● ЗАДАНИЕ A
Согласуются ли с текстом о Рубцове следующие утверждения: (i) Рубцов в своих стихах обращался к будущему памятнику себе; (ii) по мнению автора, дар ясновидения всегда шел на пользу таланту Рубцова; (iii) Маяковский превзошел Есенина по лирической силе стихов? На каждое ответьте «да» или «нет» и дословно приведите решающие слова текста.
● ЗАДАНИЕ B
Перепечатайте без изменений фрагмент текста о Рубцове от слов «Позвенел о бронзу» до слов «благо его таланту.» включительно.

● ИСХОДНЫЙ ТЕКСТ
________
Огни не погашены

Лев КОТЮКОВ

Настоящий поэт явление природы, а потом уже культуры и литературы. Николай Рубцов абсолютное явление русской природы. Божественное ее проявление в родном слове. Последним русским поэтом двадцатого века, воплотившимся в бронзе, стал Рубцов.

Кстати, сам Рубцов несколько раз в своих стихах прямо или косвенно обращался к будущему памятнику себе. Вот шуточное: 

Мне поставят памятник 

на селе! 

Буду я и каменный навеселе! .. 

И совсем грустное: 

Кто-то странный (видимо, не веря,

Что поэт из бронзы, неживой) 

Постоял у памятника в сквере, 

Позвенел о бронзу головой, 

Посмотрел на надпись

с недоверьем 

И ушел, посвистывая, прочь...

Страшный дар ясновидения был составляющей таланта Рубцова, но, мне кажется, не всегда оказывался во благо его таланту.

Форма далеко не всегда соответствует содержанию, а внешний вид силе душевного дара. Как показало время, небольшого роста великий поэт Есенин оказался выше по лирической силе стихов, чем громадный Маяковский, несравненно более обласканный и десятилетия насаждаемый властями.
________
● ЗАПИСАННЫЕ ДАННЫЕ
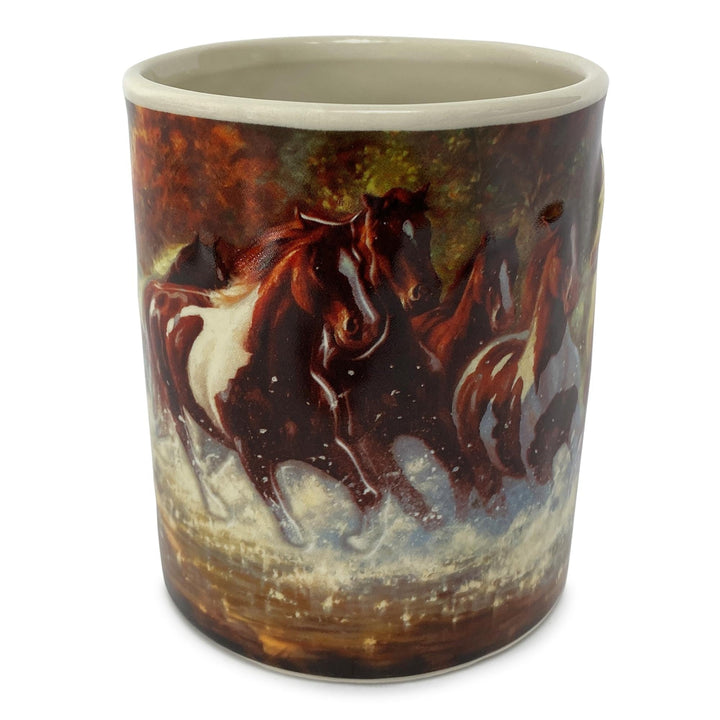 Ceramic Mug 3D 15Oz Horse Scene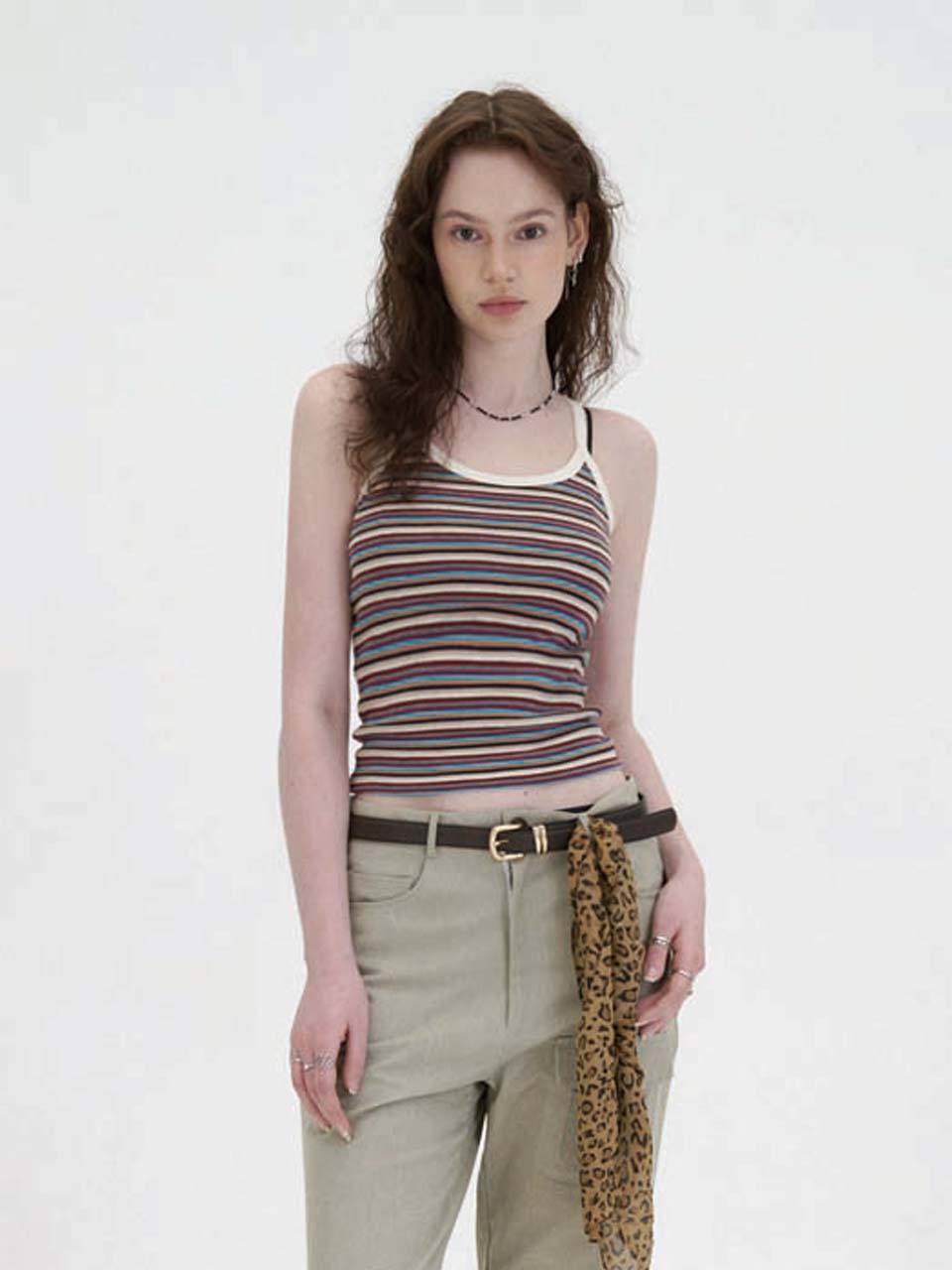 Vivora Striped Crop Sleeveless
________
● ПОЛЕ ОТВЕТА A
(i) Да: «сам Рубцов несколько раз в своих стихах прямо или косвенно обращался к будущему памятнику себе».
(ii) Нет: «не всегда оказывался во благо его таланту».
(iii) Нет: «Есенин оказался выше по лирической силе стихов, чем громадный Маяковский».

● ПОЛЕ ОТВЕТА B
Позвенел о бронзу головой, 

Посмотрел на надпись

с недоверьем 

И ушел, посвистывая, прочь...

Страшный дар ясновидения был составляющей таланта Рубцова, но, мне кажется, не всегда оказывался во благо его таланту.